Opinion
May 22, 1989
Appeal from the Supreme Court, Westchester County (Wood, J.).
Ordered that the judgment is affirmed, without costs or disbursements.
The petitioner's contention that his hearing was held in violation of the seven-day rule set forth in 7 NYCRR 251-5.1 (a) is without merit. The regulation in question provides, in pertinent part, that a hearing be commenced within seven days of "the inmate's initial confinement pending said * * * hearing" ( 7 NYCRR 251-5.1 [a]). Therefore, as the Third Department has held, where the inmate is already in restrictive confinement due to other unrelated disciplinary proceedings, his confinement is not due to the pending disciplinary charges.

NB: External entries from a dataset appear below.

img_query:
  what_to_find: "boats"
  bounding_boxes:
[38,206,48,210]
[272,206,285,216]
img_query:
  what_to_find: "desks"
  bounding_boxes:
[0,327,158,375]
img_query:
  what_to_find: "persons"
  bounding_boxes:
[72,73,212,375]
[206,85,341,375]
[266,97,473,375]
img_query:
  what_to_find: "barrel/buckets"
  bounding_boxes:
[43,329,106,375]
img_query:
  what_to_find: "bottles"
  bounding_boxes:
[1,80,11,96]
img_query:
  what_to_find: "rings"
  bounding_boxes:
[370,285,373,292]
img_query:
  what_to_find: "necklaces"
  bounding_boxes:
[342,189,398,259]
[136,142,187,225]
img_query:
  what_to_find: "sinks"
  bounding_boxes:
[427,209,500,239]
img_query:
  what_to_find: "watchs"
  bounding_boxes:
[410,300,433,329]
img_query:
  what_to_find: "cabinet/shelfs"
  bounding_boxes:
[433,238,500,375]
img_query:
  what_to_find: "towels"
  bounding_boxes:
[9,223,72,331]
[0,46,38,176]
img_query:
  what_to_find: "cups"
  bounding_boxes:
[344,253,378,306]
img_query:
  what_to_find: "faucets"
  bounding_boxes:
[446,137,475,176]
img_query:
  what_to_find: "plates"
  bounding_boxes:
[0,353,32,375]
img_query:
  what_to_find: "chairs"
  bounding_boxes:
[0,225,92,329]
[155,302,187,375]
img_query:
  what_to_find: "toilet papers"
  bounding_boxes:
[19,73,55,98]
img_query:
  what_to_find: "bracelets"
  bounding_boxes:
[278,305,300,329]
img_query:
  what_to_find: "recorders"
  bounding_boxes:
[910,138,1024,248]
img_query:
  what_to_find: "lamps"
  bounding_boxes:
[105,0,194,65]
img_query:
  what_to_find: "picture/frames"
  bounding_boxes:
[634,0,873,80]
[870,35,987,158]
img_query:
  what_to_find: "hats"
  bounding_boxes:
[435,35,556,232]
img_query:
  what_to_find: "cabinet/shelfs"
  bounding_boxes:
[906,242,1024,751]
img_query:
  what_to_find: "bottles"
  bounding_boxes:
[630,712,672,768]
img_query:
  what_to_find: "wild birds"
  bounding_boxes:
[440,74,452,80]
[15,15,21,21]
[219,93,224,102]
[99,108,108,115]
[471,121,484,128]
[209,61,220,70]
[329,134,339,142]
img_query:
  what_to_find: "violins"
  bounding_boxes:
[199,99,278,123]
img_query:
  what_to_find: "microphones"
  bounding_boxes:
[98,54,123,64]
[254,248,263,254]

Accordingly, the seven-day rule is inapplicable (see, Matter of Young v Coughlin, 144 A.D.2d 753; Matter of Taylor v Coughlin, 143 A.D.2d 493, 494; Matter of La Boy v LeFevre, 136 A.D.2d 815, 816; Matter of Diaz v Coughlin, 134 A.D.2d 668, 669; cf., Matter of Giano v Sullivan, Sup Ct, Westchester County, Apr. 21, 1987, Cerrato, J.).
Contrary to the petitioner's further contention, the hearing was completed within the time specified in an authorized extension, as permitted by 7 NYCRR 251-5.1 (b). Since the 14th day following the writing of the earliest misbehavior reports was a Sunday, and the 15th day was a public holiday, the request for an extension on the 16th day was timely (see, General Construction Law §§ 24, 25-a; Matter of Dziedzic v Kelly, 143 A.D.2d 537; cf., Matter of Brito v Sullivan, 141 A.D.2d 819). Further, the transcript of the hearing minutes does indicate the reason for the delay, as required by 7 NYCRR 251-5.1 (b). Bracken, J.P., Lawrence, Harwood and Balletta, JJ., concur.